Moore looks to restore wide receiver tradition at SU
Rob Moore remembers the play.
It was the pinnacle of his playing career. The pinnacle, as far as he’s concerned, of the recent history of Syracuse football.
He knew it was coming. The coaching staff, led by head coach Dick MacPherson, had decided what would happen in the days leading up to SU’s game against Penn State in 1987.
Then it came. On the Orangemen’s first offensive play from scrimmage, Moore lined up far right. He went deep. And quarterback Don McPherson hit him in stride, leading to an 80-yard touchdown pass that was the start of a 48-21 rout over the Nittany Lions, part of an undefeated 11-0-1 season that culminated in a Sugar Bowl tie against Auburn.
‘I think it was our entrance into mainstream sports media,’ Moore said. ‘People said, ‘Oh, this team might be worth watching on television.’ When you can beat a team like Penn State on national TV in the fashion that we beat them, I think that gives your program a lot of momentum.’
This is where Moore, a Syracuse alumnus who was hired in January as the new wide receivers coach in Doug Marrone’s staff, wants to take his alma mater this time around.
His job, he said — a ‘dream’ one from which he keeps thinking someone will pinch and awaken him — is to build up that foundation once again. To form the nucleus that he thinks will lead his alma mater back to those glory days.
‘When you look at 1987,’ Moore said, ‘there really was a series of years before that helped build that momentum and get that team to a point where it could really compete against teams like Penn State.’
And that’s where Moore wants to take the receivers he now coaches. Back to the days of explosiveness. Back to the days of pride. Back to the pinnacle days of Syracuse football.
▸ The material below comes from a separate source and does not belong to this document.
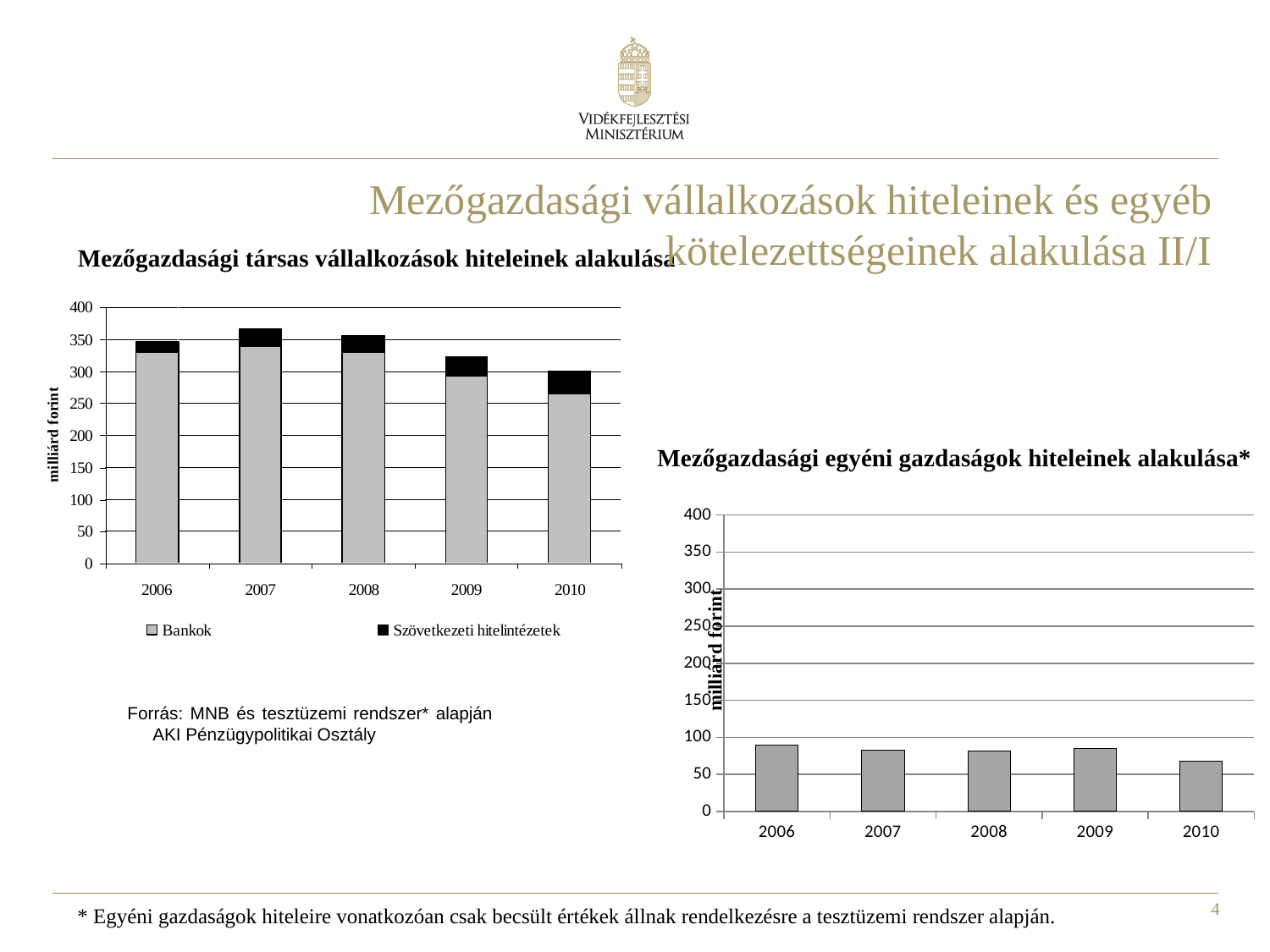
In the left chart, which year has the lowest total bar? 2010 How many series does the legend of the left chart list? 2 In the right chart, which year has the lowest bar? 2010 In the left chart, is the total for 2009 greater or less than 300? greater In the right chart, is the value for 2006 greater or less than 100? less What kind of chart is the right chart titled 'Mezőgazdasági egyéni gazdaságok hiteleinek alakulása*'? Bar chart What kind of chart is the left chart titled 'Mezőgazdasági társas vállalkozások hiteleinek alakulása'? Stacked bar chart In the left chart, is the total for 2007 greater or less than 350? greater In the left chart, do the total bars rise or fall from 2007 to 2010? fall How many years are shown on the x axis of the right chart? 5 What is the y-axis label of the left chart? milliárd forint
Marrone has emphasized Syracuse roots in his regime as head coach thus far. Including himself and Moore, seven members of the coaching staff are now SU alumni.
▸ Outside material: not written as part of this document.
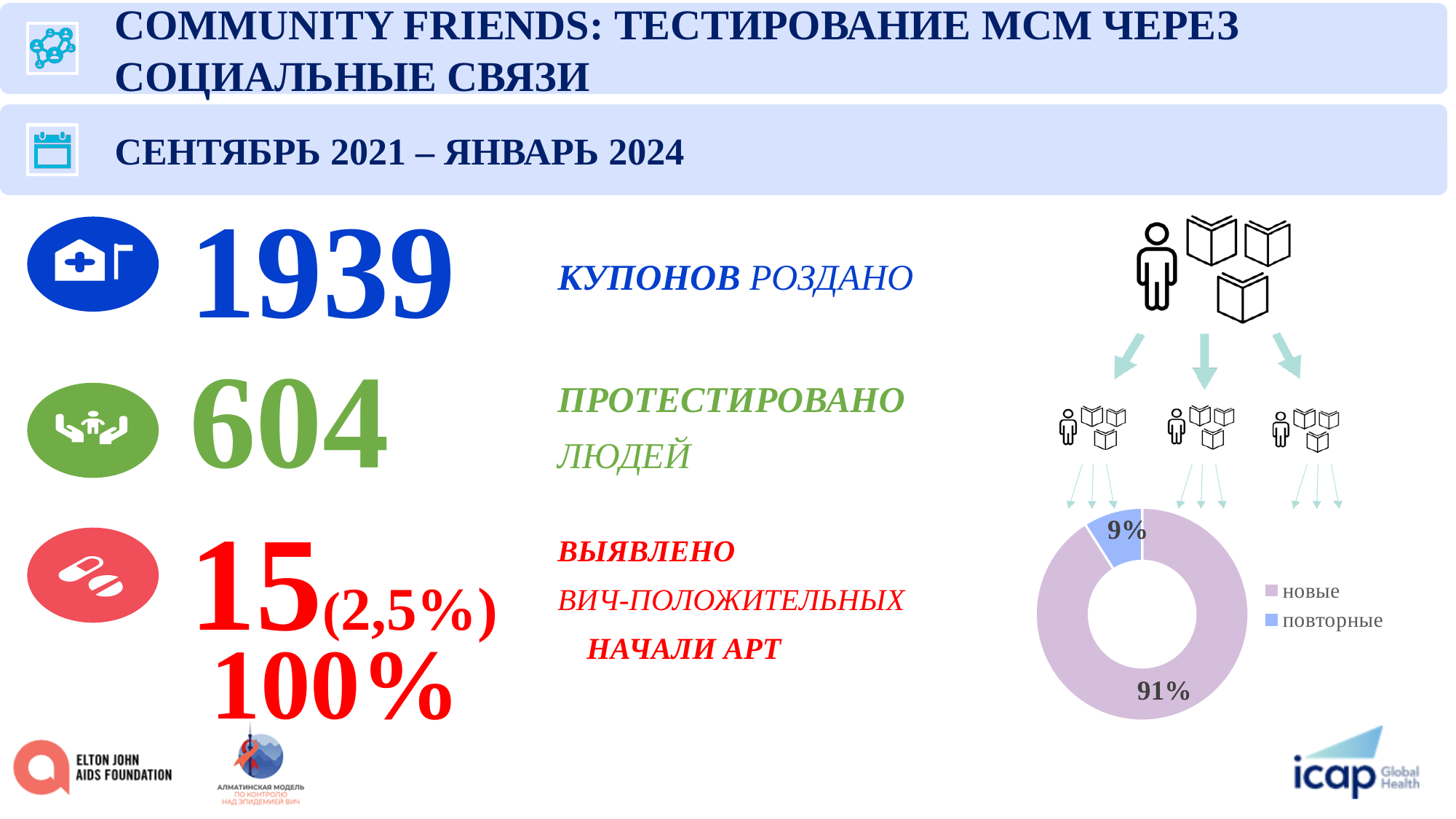
In the donut chart, which is larger: 'новые' or 'повторные'? новые In the donut chart, what share is labelled for the 'новые' slice? 91% What colour is the 'повторные' slice in the donut chart? blue Which slice of the donut chart is the smallest? повторные What is the difference in percentage points between the 'новые' and 'повторные' slices of the donut chart? 82 Which slice of the donut chart is the largest? новые What kind of chart is shown on the right side of the slide? pie chart (donut) In the donut chart, what share is labelled for the 'повторные' slice? 9% How many entries does the legend of the donut chart list? 2 How many slices does the donut chart have? 2 What colour is the 'новые' slice in the donut chart? light purple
And Moore’s roots were something his new receivers bought into immediately. As soon as he found out about Moore’s hire, rising junior Marcus Sales saw that Moore was a Syracuse graduate. Sales said it gave Moore ‘instant credibility’ in his eyes.
‘I knew he was a really good player at SU,’ Sales said. ‘I knew he played a lot of years in the (NFL). I just knew we were going to have a lot to learn from him.’
Moore integrates each aspect of his coaching style with something he learned during his playing days at SU. In practice, Moore harps on his receivers’ every move. After practice, he gathers his receivers into a group huddle as other positions walk off the field, telling them what they did right and wrong on the day.
And during the week, he gathers his unit together for receiver-only film sessions. Sales said he shows them some of his old highlight clips, clips from which they learn new techniques or routes — like that 80-yard touchdown catch. All coaching techniques he developed from his days as a receiver at SU and with the NFL’s New York Jets and Arizona Cardinals.
It’s something that’s made rising sophomore receiver Alec Lemon believe again. He feels the receiving core is more of a unit now than it ever was last year.
‘We’ve come together,’ Lemon said. ‘We feel comfortable with each other. And it’ll just progress more as we keep working together.’
And of course, there’s that play that makes Lemon believe. Sales has seen the play, too. They’ve all seen the play during those midweek regular film sessions.
If the group can do anything like that again, Sales will know that Moore has accomplished his goal. In time, Sales hopes Moore’s showing those deep-route highlight clips of him.
‘Man, I’ve seen that play against Penn State,’ Sales said. ‘If I can do that or one of us can do that, I’ll know we’re good.’